The authors tackled the problem of evaluating dimensionality reduction techniques for spatial transcriptomics by benchmarking six methods on a cholangiocarcinoma dataset, finding that methods like VAE balanced reconstruction and interpretability with improvements such as up to 12% average gains in biologically-motivated scores.

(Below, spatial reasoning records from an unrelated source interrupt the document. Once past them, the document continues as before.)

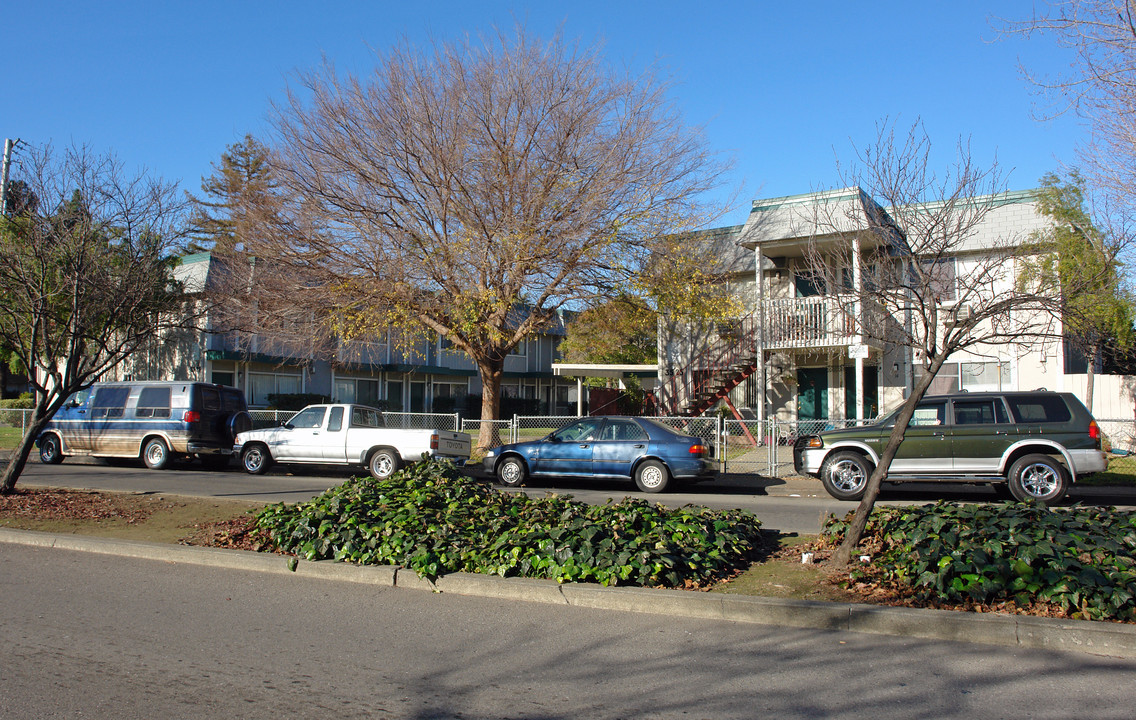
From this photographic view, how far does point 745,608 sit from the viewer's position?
596 cm

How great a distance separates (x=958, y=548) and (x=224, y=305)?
744 inches

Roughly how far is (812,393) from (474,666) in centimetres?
1880

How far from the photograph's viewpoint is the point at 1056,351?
1820cm

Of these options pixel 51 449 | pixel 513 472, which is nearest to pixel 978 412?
pixel 513 472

We introduce a unified framework for evaluating dimensionality reduction techniques in spatial transcriptomics beyond standard PCA approaches. We benchmark six methods PCA, NMF, autoencoder, VAE, and two hybrid embeddings on a cholangiocarcinoma Xenium dataset, systematically varying latent dimensions ($k$=5-40) and clustering resolutions ($ρ$=0.1-1.2). Each configuration is evaluated using complementary metrics including reconstruction error, explained variance, cluster cohesion, and two novel biologically-motivated measures: Cluster Marker Coherence (CMC) and Marker Exclusion Rate (MER). Our results demonstrate distinct performance profiles: PCA provides a fast baseline, NMF maximizes marker enrichment, VAE balances reconstruction and interpretability, while autoencoders occupy a middle ground. We provide systematic hyperparameter selection using Pareto optimal analysis and demonstrate how MER-guided reassignment improves biological fidelity across all methods, with CMC scores improving by up to 12\% on average. This framework enables principled selection of dimensionality reduction methods tailored to specific spatial transcriptomics analyses.